Cachaca, whose real name was Carlos Moreira de Castro, grew up in a
poor hillside neighborhood in Rio that is today the slum Mangueira. His
stage name, which refers to a fiery sugar cane liquor popular among
Brazil's poor, was given to him at jam sessions with the same friends who
joined him in founding the Mangueira Samba School and Recreational
Society in 1928.
The troupe soon became renowned for the clever and propulsive songs it
sang every year during Carnival celebrations. Many of the songs were
written by Cachaca and his brother-in-law Cartola, who died in 1980,
and gained a huge popular following. Cachaca received few royalties
from his efforts, taking a job as a railway worker to earn a living, but
compositions like "Dawn," the lilting waltz "Clotilde" he wrote for his
wife
and "I Don't Want to Love Anyone" remain popular even today.
"He wrote sambas that will be eternally modern," Alcione, one of the
most popular of the current generation of samba singers, said. "I'm glad
to have have had the chance to work with and learn from him."
Over the years, more than a score of other samba schools were founded,
each trying to emulate the style Mangueira created and to duplicate
Cachaca's sardonic lyrics. Their annual competition, initially frowned
upon by Rio's high society as a vulgar manifestation of the country's
African roots, eventually grew into a multimillion-dollar industry and
an
internationally admired expression of Brazilian culture.

____________________

What the task requires -> Write out the passage on Cachaca and the Mangueira samba school between "Over the years, more" and "of Brazilian culture.", inclusive. You won't need the lines that follow.

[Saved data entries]

____________________

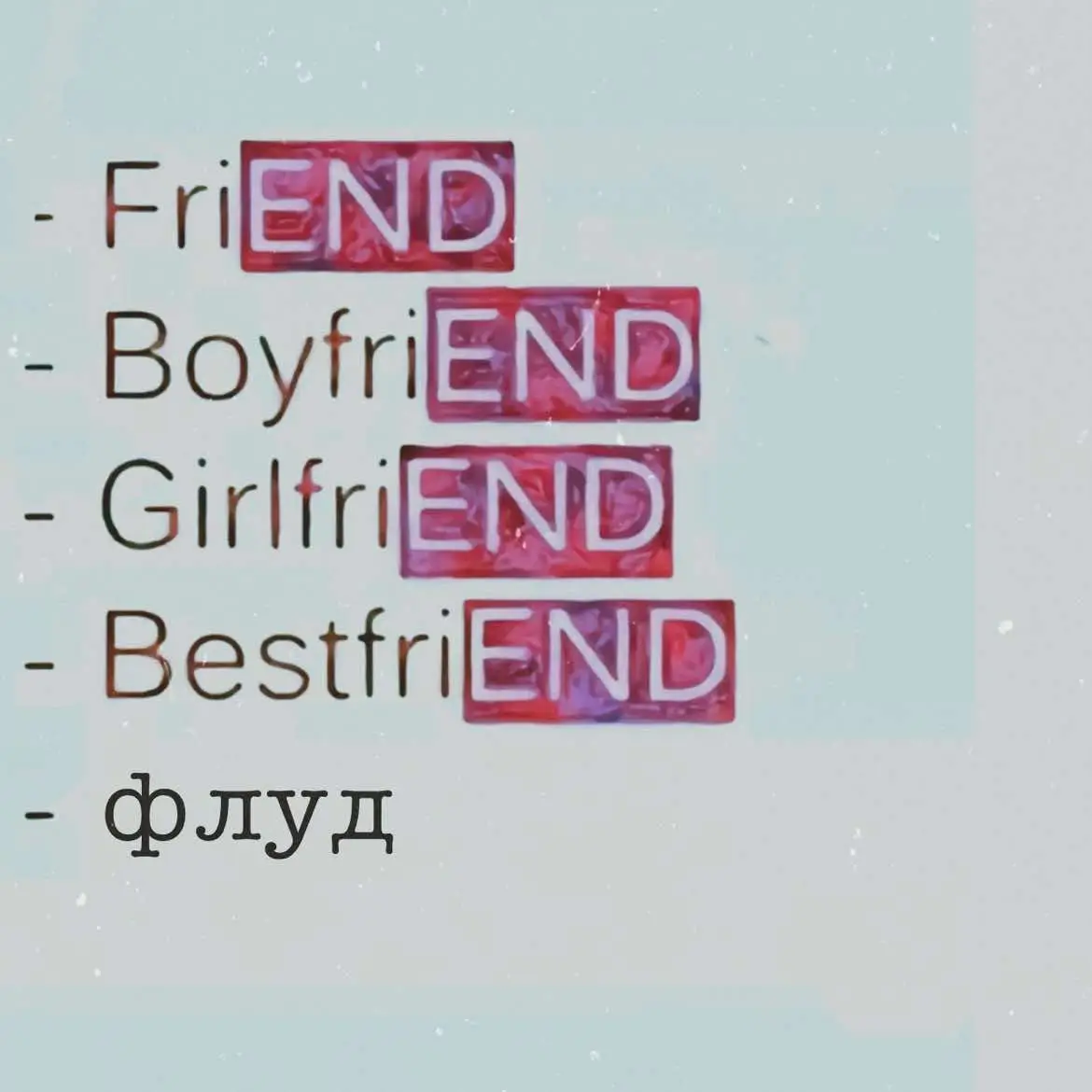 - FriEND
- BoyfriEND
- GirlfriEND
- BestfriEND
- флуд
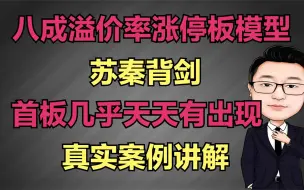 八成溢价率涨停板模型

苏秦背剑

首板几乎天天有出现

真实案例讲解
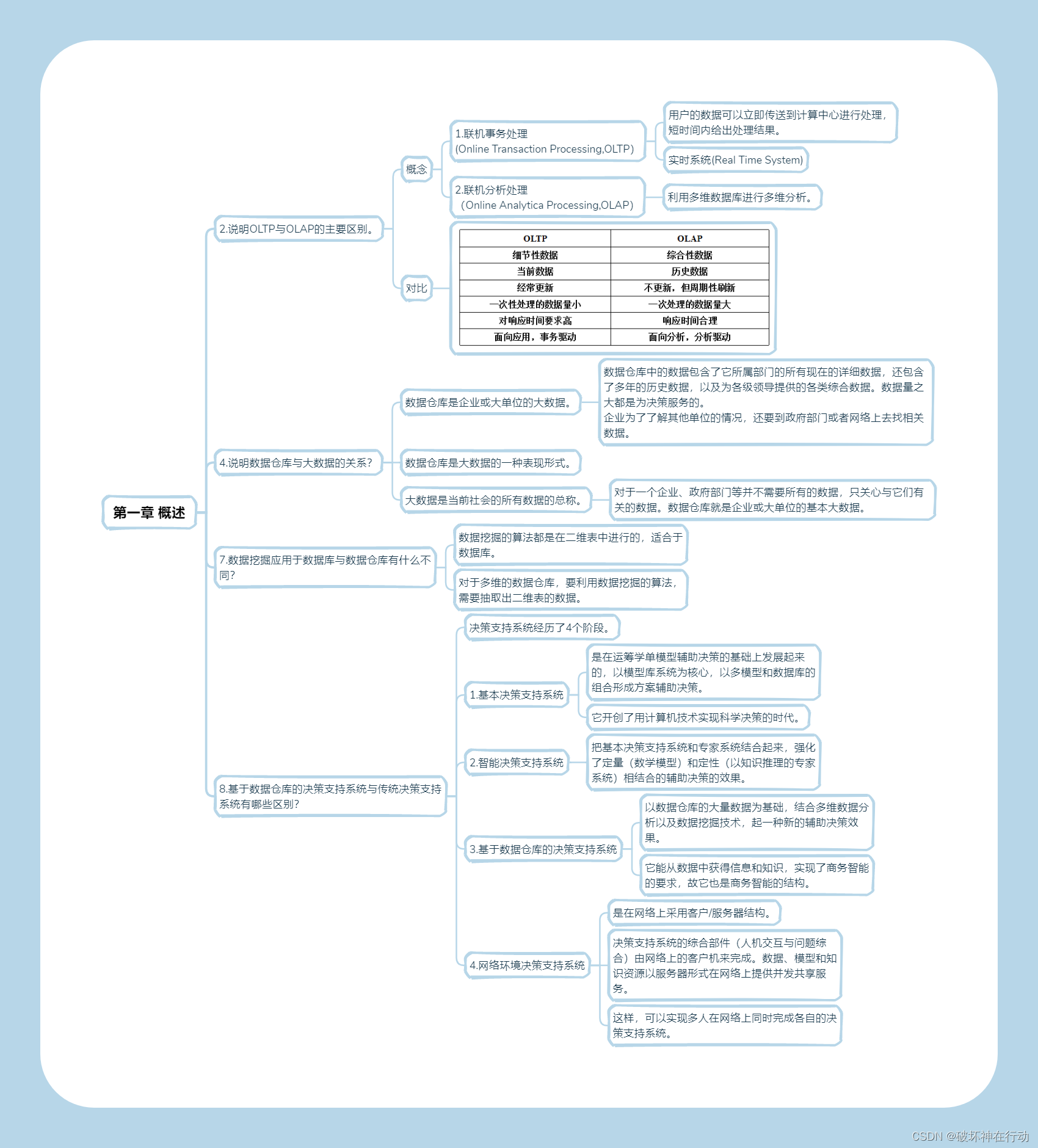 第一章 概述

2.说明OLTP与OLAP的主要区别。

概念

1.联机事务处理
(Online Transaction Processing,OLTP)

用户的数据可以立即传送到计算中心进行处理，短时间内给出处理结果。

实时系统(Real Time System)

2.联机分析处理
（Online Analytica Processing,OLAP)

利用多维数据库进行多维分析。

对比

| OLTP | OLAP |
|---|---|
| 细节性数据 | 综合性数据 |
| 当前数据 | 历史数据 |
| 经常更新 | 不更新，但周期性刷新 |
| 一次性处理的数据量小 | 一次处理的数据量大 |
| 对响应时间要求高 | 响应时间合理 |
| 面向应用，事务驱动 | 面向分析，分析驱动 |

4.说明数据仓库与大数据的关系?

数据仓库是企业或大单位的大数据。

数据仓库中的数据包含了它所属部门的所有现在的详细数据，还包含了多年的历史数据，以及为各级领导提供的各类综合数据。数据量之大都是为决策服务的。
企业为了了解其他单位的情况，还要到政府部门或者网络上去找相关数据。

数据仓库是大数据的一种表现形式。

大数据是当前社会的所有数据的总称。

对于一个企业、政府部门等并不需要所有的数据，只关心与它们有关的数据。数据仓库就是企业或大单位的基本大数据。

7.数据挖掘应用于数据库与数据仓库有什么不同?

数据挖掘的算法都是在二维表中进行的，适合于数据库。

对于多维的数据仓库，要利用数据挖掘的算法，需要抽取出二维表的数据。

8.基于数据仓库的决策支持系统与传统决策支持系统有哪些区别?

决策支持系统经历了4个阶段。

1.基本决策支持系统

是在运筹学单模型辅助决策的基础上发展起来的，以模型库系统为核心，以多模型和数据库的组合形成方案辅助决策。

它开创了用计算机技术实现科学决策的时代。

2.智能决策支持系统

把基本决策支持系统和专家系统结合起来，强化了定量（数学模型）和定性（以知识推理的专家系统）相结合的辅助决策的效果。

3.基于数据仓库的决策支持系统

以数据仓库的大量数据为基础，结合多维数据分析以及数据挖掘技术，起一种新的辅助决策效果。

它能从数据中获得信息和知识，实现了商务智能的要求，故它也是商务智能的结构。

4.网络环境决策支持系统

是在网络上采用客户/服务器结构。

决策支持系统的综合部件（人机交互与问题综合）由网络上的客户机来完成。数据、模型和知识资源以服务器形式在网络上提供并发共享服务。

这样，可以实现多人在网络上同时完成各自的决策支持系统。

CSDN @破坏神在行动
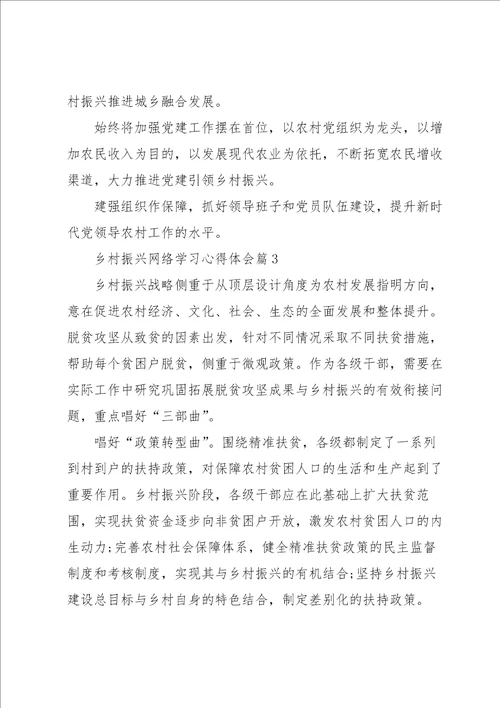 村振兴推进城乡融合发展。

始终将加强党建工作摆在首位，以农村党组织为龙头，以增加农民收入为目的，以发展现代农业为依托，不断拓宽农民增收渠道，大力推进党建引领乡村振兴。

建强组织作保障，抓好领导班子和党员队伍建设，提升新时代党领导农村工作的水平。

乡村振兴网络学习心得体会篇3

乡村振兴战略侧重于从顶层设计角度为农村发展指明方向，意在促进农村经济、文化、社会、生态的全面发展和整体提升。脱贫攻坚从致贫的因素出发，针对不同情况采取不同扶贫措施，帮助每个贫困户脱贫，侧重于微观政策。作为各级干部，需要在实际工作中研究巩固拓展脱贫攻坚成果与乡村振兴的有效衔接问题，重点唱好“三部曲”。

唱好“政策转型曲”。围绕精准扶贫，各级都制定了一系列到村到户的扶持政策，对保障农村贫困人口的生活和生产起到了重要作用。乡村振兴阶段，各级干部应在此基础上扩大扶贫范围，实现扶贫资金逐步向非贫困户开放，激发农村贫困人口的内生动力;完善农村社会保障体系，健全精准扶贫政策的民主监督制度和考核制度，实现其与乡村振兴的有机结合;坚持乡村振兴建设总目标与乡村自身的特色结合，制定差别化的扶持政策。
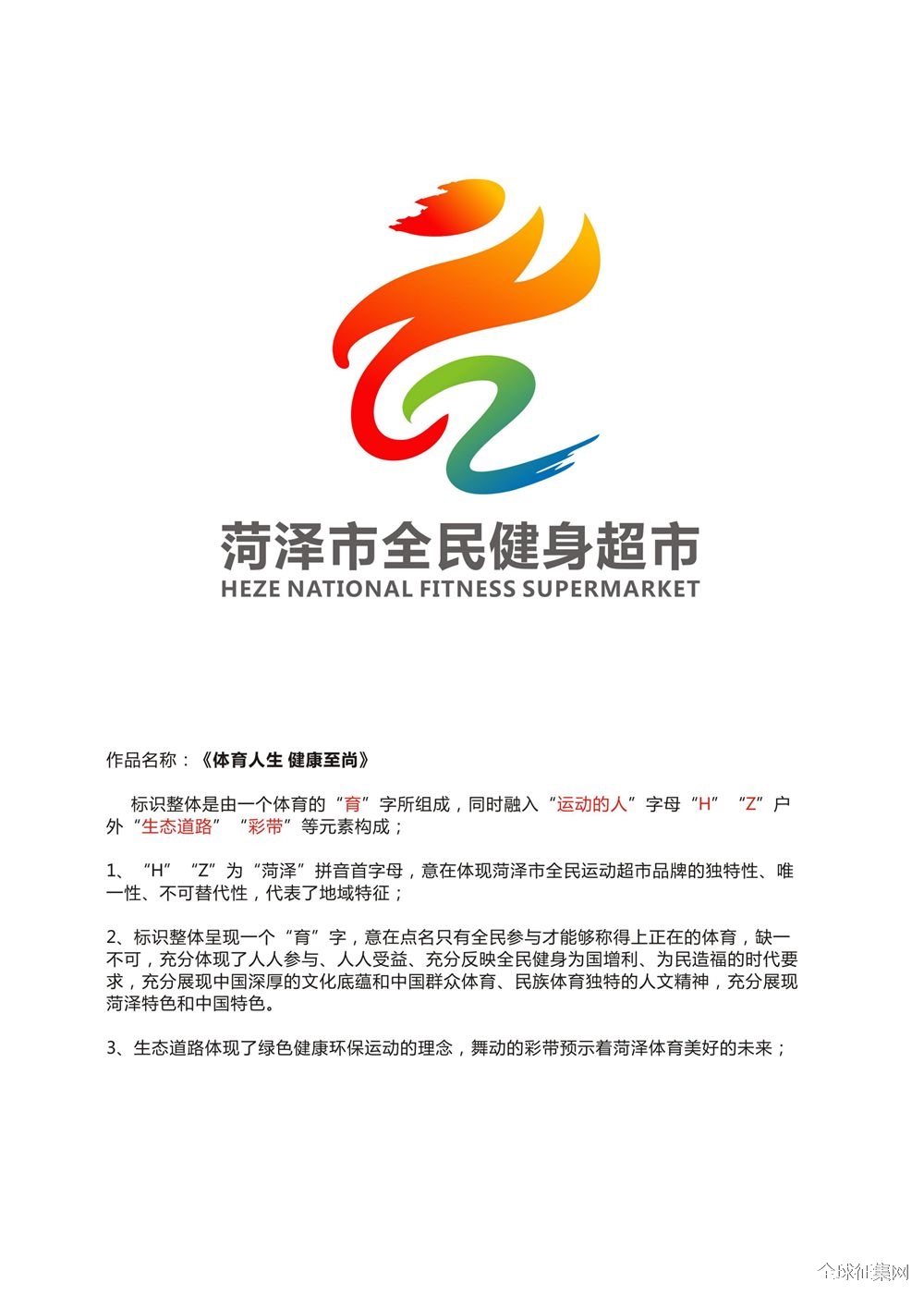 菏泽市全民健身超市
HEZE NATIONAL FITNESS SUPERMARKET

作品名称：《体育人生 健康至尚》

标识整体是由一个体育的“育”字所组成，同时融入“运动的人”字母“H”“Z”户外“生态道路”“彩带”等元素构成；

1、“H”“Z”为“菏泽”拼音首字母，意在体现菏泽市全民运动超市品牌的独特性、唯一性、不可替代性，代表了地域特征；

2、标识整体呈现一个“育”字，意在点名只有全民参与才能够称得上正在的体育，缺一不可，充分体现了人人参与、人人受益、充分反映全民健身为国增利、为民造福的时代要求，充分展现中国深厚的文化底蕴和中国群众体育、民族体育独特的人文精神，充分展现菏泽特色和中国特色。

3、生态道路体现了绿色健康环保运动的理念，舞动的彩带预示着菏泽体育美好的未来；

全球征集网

____________________

Result of this exercise ->
Over the years, more than a score of other samba schools were founded,
each trying to emulate the style Mangueira created and to duplicate
Cachaca's sardonic lyrics. Their annual competition, initially frowned
upon by Rio's high society as a vulgar manifestation of the country's
African roots, eventually grew into a multimillion-dollar industry and
an
internationally admired expression of Brazilian culture.